## Requirement
Reproduce all lines of the listing below in which the word "site" occurs.

## Provided data

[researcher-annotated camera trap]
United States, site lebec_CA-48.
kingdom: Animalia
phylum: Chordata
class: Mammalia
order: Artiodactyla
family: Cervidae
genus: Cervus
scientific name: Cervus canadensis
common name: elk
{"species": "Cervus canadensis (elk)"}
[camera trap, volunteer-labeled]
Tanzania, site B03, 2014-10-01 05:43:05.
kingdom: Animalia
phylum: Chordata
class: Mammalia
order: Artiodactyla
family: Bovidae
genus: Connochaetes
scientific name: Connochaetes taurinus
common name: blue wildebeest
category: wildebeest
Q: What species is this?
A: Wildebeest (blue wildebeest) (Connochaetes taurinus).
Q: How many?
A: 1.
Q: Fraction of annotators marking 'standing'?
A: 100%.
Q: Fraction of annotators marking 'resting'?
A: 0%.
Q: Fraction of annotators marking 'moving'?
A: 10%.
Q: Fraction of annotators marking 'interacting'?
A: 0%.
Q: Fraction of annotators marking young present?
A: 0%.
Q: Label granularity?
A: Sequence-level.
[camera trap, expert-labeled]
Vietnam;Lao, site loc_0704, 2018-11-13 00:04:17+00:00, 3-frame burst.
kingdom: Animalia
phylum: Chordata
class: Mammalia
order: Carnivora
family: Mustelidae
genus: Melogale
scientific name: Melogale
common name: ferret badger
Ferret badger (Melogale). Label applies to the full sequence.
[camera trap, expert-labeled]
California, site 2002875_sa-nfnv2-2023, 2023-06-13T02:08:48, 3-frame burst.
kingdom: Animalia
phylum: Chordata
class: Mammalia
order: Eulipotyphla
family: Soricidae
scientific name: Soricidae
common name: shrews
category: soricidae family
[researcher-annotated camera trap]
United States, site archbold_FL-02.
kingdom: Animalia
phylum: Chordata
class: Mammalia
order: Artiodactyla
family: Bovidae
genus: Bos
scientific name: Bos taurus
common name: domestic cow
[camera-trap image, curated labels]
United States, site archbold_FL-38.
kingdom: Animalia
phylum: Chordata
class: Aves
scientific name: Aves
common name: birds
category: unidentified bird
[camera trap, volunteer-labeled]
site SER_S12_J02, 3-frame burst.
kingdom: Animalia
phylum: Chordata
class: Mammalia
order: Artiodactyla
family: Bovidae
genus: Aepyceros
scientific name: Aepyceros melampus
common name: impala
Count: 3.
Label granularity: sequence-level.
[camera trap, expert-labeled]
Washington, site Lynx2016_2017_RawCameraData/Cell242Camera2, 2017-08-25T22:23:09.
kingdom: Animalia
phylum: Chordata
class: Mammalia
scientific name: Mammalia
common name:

## Final answer
United States, site lebec_CA-48.
Tanzania, site B03, 2014-10-01 05:43:05.
Vietnam;Lao, site loc_0704, 2018-11-13 00:04:17+00:00, 3-frame burst.
California, site 2002875_sa-nfnv2-2023, 2023-06-13T02:08:48, 3-frame burst.
United States, site archbold_FL-02.
United States, site archbold_FL-38.
site SER_S12_J02, 3-frame burst.
Washington, site Lynx2016_2017_RawCameraData/Cell242Camera2, 2017-08-25T22:23:09.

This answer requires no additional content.